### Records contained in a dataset
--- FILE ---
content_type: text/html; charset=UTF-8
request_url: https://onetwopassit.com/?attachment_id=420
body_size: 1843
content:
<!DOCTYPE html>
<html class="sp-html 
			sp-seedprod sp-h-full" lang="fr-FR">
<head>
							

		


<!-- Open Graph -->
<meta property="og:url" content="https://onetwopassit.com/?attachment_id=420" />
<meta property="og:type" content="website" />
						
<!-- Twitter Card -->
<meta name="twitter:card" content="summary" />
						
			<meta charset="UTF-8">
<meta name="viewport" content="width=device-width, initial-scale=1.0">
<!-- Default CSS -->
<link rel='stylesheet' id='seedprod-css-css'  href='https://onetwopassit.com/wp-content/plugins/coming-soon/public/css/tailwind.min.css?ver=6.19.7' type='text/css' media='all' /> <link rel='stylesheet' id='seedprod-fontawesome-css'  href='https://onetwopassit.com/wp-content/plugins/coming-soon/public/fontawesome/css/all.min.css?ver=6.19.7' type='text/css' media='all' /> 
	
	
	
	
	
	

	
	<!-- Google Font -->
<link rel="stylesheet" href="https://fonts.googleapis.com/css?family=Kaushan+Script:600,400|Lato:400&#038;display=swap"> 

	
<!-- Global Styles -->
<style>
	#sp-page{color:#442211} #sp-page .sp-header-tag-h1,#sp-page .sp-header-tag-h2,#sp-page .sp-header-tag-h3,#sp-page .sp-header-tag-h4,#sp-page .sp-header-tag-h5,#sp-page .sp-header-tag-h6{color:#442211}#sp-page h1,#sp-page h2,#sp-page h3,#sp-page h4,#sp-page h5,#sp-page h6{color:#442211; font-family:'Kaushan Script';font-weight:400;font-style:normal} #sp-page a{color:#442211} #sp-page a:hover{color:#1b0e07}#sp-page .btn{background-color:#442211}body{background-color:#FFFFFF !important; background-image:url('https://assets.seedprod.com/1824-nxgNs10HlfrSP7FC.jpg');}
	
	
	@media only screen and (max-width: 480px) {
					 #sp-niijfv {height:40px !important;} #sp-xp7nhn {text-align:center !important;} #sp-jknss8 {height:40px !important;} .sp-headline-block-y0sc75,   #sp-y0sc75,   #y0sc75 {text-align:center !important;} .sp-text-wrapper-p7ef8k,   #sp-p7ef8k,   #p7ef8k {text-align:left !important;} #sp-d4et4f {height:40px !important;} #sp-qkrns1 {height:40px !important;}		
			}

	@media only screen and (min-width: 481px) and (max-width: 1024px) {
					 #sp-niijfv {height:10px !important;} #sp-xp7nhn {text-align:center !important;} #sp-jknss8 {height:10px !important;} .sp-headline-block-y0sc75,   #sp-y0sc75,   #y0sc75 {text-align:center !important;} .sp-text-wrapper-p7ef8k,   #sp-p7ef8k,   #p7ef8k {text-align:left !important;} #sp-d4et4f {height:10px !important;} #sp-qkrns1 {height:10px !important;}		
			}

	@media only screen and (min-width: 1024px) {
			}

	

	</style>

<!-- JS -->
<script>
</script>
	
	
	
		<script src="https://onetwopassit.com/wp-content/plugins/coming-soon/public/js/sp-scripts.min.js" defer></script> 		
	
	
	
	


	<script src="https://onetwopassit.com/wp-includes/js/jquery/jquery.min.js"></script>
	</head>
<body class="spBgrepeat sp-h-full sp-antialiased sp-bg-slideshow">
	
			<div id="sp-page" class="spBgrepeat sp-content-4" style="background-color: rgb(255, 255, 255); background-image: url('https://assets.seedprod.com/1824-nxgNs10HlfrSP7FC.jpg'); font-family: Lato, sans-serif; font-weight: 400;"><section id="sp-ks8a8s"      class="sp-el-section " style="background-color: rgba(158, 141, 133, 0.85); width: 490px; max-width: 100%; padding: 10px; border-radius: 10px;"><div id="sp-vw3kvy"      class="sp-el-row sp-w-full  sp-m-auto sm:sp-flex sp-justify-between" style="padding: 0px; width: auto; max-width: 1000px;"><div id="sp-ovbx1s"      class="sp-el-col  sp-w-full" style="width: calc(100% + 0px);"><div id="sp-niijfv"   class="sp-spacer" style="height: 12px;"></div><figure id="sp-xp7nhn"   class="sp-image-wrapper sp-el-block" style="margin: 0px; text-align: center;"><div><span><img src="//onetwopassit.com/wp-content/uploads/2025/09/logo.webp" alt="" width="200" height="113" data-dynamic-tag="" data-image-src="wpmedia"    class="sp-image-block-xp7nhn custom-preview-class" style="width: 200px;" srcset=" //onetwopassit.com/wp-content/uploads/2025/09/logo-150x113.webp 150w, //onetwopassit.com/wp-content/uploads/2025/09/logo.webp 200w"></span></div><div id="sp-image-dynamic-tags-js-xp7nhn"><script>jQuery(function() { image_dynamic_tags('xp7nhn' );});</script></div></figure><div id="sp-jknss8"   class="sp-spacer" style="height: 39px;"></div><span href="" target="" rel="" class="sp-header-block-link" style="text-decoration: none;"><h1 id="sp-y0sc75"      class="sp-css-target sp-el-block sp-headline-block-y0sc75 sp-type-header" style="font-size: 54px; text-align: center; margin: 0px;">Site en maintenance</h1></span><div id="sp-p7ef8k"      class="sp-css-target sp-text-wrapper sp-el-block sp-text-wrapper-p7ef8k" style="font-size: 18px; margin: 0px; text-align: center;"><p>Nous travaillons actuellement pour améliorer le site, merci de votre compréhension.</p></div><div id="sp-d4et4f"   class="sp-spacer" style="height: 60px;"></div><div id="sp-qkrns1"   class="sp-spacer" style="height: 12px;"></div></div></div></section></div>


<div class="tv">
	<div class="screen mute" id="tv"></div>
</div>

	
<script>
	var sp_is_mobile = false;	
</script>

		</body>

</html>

### Work item
Look through the entries above, find each line containing "public", and copy it.

### Your response
<link rel='stylesheet' id='seedprod-css-css'  href='https://onetwopassit.com/wp-content/plugins/coming-soon/public/css/tailwind.min.css?ver=6.19.7' type='text/css' media='all' /> <link rel='stylesheet' id='seedprod-fontawesome-css'  href='https://onetwopassit.com/wp-content/plugins/coming-soon/public/fontawesome/css/all.min.css?ver=6.19.7' type='text/css' media='all' /> 
		<script src="https://onetwopassit.com/wp-content/plugins/coming-soon/public/js/sp-scripts.min.js" defer></script> 		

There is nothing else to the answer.